• _Problems_
**A.** Copy out the full forum discussion about withholding payroll information word for word.
**B.** Count the lines in the entries that contain the string "gold", treating uppercase and lowercase as different, and give only the number.

• _Text section_
· · ·
Withholding payroll information would be a very aggressive stance to take.
Standard for a payroll bureau; why should accountants be any different?
Withholding info is the only leverage available. If that's aggressive, so be it. Not paying your bill is a pretty aggressive stance!
Standard for a payroll bureau; why should accountants be any different?
Because most professional accountants behave in a professional manner. I would never consider withholding records or information that would cause a(n ex-)client to be unable to function properly and/or meet their statutory obligations.
I don't think that scaring the ex-client into paying by risking them [***] up their innocent employees' tax is very professional or morally defensible.
If your case is solid why not just go through the Moneyclaim Online route? Far less emotional and generally gives you the same outcome without showing yourself as a total [***].
Is this the same client that did not trust your tax return workings? Have your taken legal action etc yet?
· · ·
• _Data listing_
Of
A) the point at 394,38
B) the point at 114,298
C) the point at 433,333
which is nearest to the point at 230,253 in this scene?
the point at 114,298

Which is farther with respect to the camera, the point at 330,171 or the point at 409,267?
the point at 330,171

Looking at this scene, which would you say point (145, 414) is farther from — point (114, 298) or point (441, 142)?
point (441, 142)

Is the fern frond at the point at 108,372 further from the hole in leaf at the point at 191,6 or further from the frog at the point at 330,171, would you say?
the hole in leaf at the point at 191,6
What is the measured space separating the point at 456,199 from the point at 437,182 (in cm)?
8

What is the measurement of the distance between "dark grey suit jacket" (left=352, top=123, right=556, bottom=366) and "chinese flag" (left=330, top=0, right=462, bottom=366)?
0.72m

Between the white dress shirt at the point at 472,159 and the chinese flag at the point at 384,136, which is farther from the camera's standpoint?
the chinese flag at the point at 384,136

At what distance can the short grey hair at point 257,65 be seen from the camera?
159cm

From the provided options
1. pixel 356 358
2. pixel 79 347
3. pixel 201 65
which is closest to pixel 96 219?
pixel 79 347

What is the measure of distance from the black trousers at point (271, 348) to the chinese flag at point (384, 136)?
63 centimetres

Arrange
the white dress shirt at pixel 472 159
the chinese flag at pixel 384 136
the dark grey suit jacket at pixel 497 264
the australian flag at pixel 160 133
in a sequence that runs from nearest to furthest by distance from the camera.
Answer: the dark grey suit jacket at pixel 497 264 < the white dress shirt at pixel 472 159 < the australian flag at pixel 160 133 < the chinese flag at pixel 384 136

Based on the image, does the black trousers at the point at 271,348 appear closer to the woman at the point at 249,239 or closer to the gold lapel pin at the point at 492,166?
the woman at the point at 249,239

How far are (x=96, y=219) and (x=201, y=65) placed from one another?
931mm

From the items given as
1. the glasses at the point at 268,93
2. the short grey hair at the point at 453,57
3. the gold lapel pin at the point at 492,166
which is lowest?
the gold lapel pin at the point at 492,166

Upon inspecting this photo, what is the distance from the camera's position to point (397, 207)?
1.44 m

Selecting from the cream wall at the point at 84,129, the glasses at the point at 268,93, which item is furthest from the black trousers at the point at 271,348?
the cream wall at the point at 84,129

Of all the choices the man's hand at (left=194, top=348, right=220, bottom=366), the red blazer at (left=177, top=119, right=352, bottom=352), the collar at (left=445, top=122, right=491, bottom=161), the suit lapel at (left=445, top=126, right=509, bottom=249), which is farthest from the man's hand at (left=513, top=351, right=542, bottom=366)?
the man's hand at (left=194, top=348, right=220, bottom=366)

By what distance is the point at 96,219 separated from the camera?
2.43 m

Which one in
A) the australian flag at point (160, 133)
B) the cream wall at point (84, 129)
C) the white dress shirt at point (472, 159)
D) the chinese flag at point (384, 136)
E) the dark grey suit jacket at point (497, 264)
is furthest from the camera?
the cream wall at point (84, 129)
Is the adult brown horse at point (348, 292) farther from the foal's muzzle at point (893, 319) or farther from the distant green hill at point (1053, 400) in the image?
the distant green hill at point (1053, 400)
· · ·
• _The results_
**A.**
Withholding payroll information would be a very aggressive stance to take.
Standard for a payroll bureau; why should accountants be any different?
Withholding info is the only leverage available. If that's aggressive, so be it. Not paying your bill is a pretty aggressive stance!
Standard for a payroll bureau; why should accountants be any different?
Because most professional accountants behave in a professional manner. I would never consider withholding records or information that would cause a(n ex-)client to be unable to function properly and/or meet their statutory obligations.
I don't think that scaring the ex-client into paying by risking them [***] up their innocent employees' tax is very professional or morally defensible.
If your case is solid why not just go through the Moneyclaim Online route? Far less emotional and generally gives you the same outcome without showing yourself as a total [***].
Is this the same client that did not trust your tax return workings? Have your taken legal action etc yet?

**B.** 3